Sudan’s civil war has pushed a camp near the besieged Darfur town of El-Fasher, home to some 500,000 displaced people, into famine, an independent group of food security experts said.
The 16-month conflict and restrictions on aid deliveries were to blame, the Famine Review Committee (FRC) concluded after examining new data.
“The scale of the devastation caused by the escalating violence in El-Fasher is profound and distressing,” the report said, explaining how the population of Zamzam camp has increased dramatically since April.
The war, a power struggle between the army and the paramilitary Rapid Support Forces (RSF), has created the world’s largest humanitarian crisis, forcing 10 million people from their homes.
This comes as US-brokered talks, due to begin in two weeks, appear to be in jeopardy.
The RSF has accepted the invitation to Geneva, but it is unclear whether the military will also go after Wednesday’s meeting. alleged assassination attempt on military leader Gen Abdel Fattah al-Burhan.
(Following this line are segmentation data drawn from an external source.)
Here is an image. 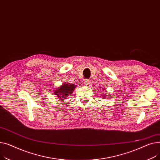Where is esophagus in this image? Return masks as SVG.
<instances>
[{"label":"esophagus","mask_w":160,"mask_h":160,"mask_svg":"<svg viewBox=\"0 0 160 160\" xmlns=\"http://www.w3.org/2000/svg\"><path fill=\"white\" fill-rule=\"evenodd\" d=\"M90 84H91V82H90V80H85V81H84V84L85 86H87V87H88V86H90Z\"/></svg>","instance_id":"obj_1"}]
</instances>
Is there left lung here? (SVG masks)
Instances as JSON below:
<instances>
[{"label": "left lung", "instance_id": "left-lung-1", "mask_svg": "<svg viewBox=\"0 0 160 160\" xmlns=\"http://www.w3.org/2000/svg\"><path fill=\"white\" fill-rule=\"evenodd\" d=\"M102 90H105V89H102ZM105 98H106L105 93H103V94H102V98H103V99H105Z\"/></svg>", "mask_w": 160, "mask_h": 160}]
</instances>
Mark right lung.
<instances>
[{"instance_id":"obj_1","label":"right lung","mask_w":160,"mask_h":160,"mask_svg":"<svg viewBox=\"0 0 160 160\" xmlns=\"http://www.w3.org/2000/svg\"><path fill=\"white\" fill-rule=\"evenodd\" d=\"M77 87L78 86L76 84L65 82L62 84V85L59 86L58 88L54 89L53 94L57 96L60 100L64 101L72 94Z\"/></svg>"}]
</instances>
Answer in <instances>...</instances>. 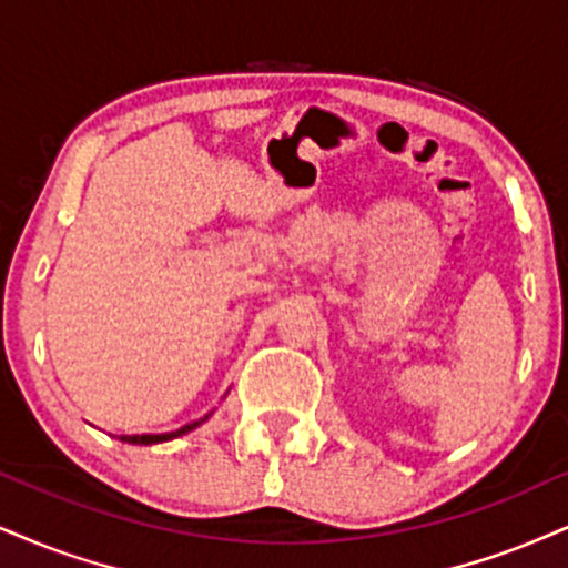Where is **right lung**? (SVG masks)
Listing matches in <instances>:
<instances>
[{
    "label": "right lung",
    "mask_w": 568,
    "mask_h": 568,
    "mask_svg": "<svg viewBox=\"0 0 568 568\" xmlns=\"http://www.w3.org/2000/svg\"><path fill=\"white\" fill-rule=\"evenodd\" d=\"M211 415H214V409L203 415V418L184 423V426L176 428V432H166V434H134V436H126V434H124V436H119V439L126 442V444H161V442L176 439V436H182V434H190V432H193V428L201 426V423H206V420L211 418Z\"/></svg>",
    "instance_id": "obj_1"
}]
</instances>
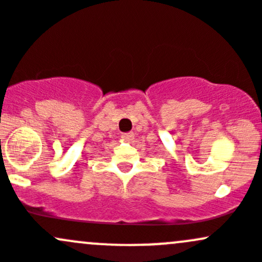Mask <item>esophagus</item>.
Listing matches in <instances>:
<instances>
[{
    "label": "esophagus",
    "instance_id": "1",
    "mask_svg": "<svg viewBox=\"0 0 262 262\" xmlns=\"http://www.w3.org/2000/svg\"><path fill=\"white\" fill-rule=\"evenodd\" d=\"M122 137L123 140H126V141H130V140L134 139V132H127V134H122Z\"/></svg>",
    "mask_w": 262,
    "mask_h": 262
}]
</instances>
“The main causes of the famine in the Zamzam camp are the conflict and the lack of humanitarian access, both of which can be remedied immediately with the necessary political will.” the FRC said.
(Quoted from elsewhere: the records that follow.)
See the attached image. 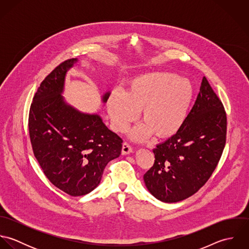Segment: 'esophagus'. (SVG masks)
<instances>
[{
	"mask_svg": "<svg viewBox=\"0 0 249 249\" xmlns=\"http://www.w3.org/2000/svg\"><path fill=\"white\" fill-rule=\"evenodd\" d=\"M131 152H132V147L130 146V144L127 143V142H124L123 147H122V154L126 155V154H129Z\"/></svg>",
	"mask_w": 249,
	"mask_h": 249,
	"instance_id": "34e87169",
	"label": "esophagus"
}]
</instances>
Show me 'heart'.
Instances as JSON below:
<instances>
[{"mask_svg":"<svg viewBox=\"0 0 249 249\" xmlns=\"http://www.w3.org/2000/svg\"><path fill=\"white\" fill-rule=\"evenodd\" d=\"M193 82L172 71H150L132 78L125 92L115 90L107 98L112 128L124 132L141 117L143 123L129 131L138 142L153 134L159 139L175 136L185 124L195 99Z\"/></svg>","mask_w":249,"mask_h":249,"instance_id":"obj_1","label":"heart"}]
</instances>
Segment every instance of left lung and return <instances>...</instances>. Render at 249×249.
<instances>
[{
    "label": "left lung",
    "instance_id": "obj_1",
    "mask_svg": "<svg viewBox=\"0 0 249 249\" xmlns=\"http://www.w3.org/2000/svg\"><path fill=\"white\" fill-rule=\"evenodd\" d=\"M224 107L203 76L196 101L175 136L153 149V166L143 175L149 193L174 203L196 194L212 176L226 141Z\"/></svg>",
    "mask_w": 249,
    "mask_h": 249
}]
</instances>
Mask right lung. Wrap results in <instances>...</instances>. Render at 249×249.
<instances>
[{"instance_id":"obj_1","label":"right lung","mask_w":249,"mask_h":249,"mask_svg":"<svg viewBox=\"0 0 249 249\" xmlns=\"http://www.w3.org/2000/svg\"><path fill=\"white\" fill-rule=\"evenodd\" d=\"M68 59L41 82L30 109L29 130L34 153L47 178L71 196H84L101 183L108 162L118 158L123 140L108 129L99 114L83 113L66 103ZM110 92L103 96L107 103Z\"/></svg>"}]
</instances>
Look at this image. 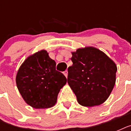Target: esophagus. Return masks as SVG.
Returning a JSON list of instances; mask_svg holds the SVG:
<instances>
[{
  "instance_id": "1",
  "label": "esophagus",
  "mask_w": 131,
  "mask_h": 131,
  "mask_svg": "<svg viewBox=\"0 0 131 131\" xmlns=\"http://www.w3.org/2000/svg\"><path fill=\"white\" fill-rule=\"evenodd\" d=\"M63 73H64V75H65L66 78H67V76H68V71H64Z\"/></svg>"
}]
</instances>
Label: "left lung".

The committee, which is affiliated with the Integrated Food Security Phase Classification (IPC), a global initiative of UN agencies, aid organizations and governments that maps famine situations, analyzed two reports:
Fews Net reported that it is possible that famine is also occurring in the Abu Shouk and Al Salam camps, also near el-Fasher, but there is not enough evidence to say for sure.
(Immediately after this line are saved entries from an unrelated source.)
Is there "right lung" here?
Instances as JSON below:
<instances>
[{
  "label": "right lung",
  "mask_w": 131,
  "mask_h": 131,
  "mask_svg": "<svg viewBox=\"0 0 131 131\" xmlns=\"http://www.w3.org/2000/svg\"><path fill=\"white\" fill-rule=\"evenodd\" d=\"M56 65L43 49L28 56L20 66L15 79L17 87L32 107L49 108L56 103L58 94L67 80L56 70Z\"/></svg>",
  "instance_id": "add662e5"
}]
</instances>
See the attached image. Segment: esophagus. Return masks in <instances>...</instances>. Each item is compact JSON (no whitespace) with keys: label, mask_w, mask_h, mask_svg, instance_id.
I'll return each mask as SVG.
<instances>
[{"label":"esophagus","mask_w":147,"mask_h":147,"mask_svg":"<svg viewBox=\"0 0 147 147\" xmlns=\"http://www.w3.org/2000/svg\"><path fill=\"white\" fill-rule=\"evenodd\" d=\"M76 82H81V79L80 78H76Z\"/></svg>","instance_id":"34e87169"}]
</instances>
The conditions for an area to be classified as a famine area are that at least 20% of households are experiencing extreme food shortages, 30% of children are severely malnourished and two in 10,000 people die every day from hunger, malnutrition and disease.
Since April, the RSF has been fighting to capture El-Fasher, the only town in western Darfur still under military control, from the army.
According to the FRC, some 320,000 people are believed to have fled the city, with some 150,000 to 200,000 moving to Zamzam camp in just a few weeks in May “in search of safety, basic services and food”.
That month, the UN expert on genocide prevention said many civilians in El-Fasher were being targeted based on their ethnicity, warning that the risk of genocide was increasing.
The violence in Darfur is comparable to the ethnic cleansing carried out by Arab Janjaweed militias against non-Arab communities two decades ago.
The main market in Zamzam camp was now only open intermittently and by June prices had risen dramatically: by 63% for cooking oil, 190% for sugar, 67% for millet and 75% for rice, the FRC said. The 47-page report provides an insight into conditions in the overcrowded camp.
In June and July there was a famine, which probably lasted until October, the harvest season.
However, experts fear that the hunger crisis will not abate much as many farmers are unable to plant due to the war.
The dire situation revealed by the reports about el-Fasher, particularly in Zamzam camp, was “just the tip of the iceberg,” warned Barrett Alexander of the aid group Mercy Corps.
“Based on our experience of previous famines, we know that by the time a famine is officially declared, many people have already died.”
He added that a recent Mercy Corps assessment in Central and South Darfur found that nine out of 10 children suffer from life-threatening malnutrition.
One of the last aid agencies still active in El-Fasher, Doctors Without Borders (MSF), said the situation was likely to get worse if the blockade on humanitarian aid was not lifted soon.
“Our trucks left N’Djamena in Chad six weeks ago and should have been in El-Fasher by now, but we have no idea when they will be released,” said Stéphane Doyon of Doctors Without Borders, head of emergency aid in Sudan.
Both sides are accused of blocking aid and looting, both sides deny the charges.
MSF trucks are transporting therapeutic food and medical supplies for children in Zamzam camp, as well as surgical supplies for the last remaining hospital in El-Fasher where surgeries are performed.
The Saudi hospital was hit by shelling on Monday, killing three staff and wounding at least 25 people, the 10th attack in less than three months, the charity said.
“We do not know whether hospitals are being attacked deliberately, but Monday’s incident shows that the warring parties are not taking precautions to spare them,” Mr Doyon said.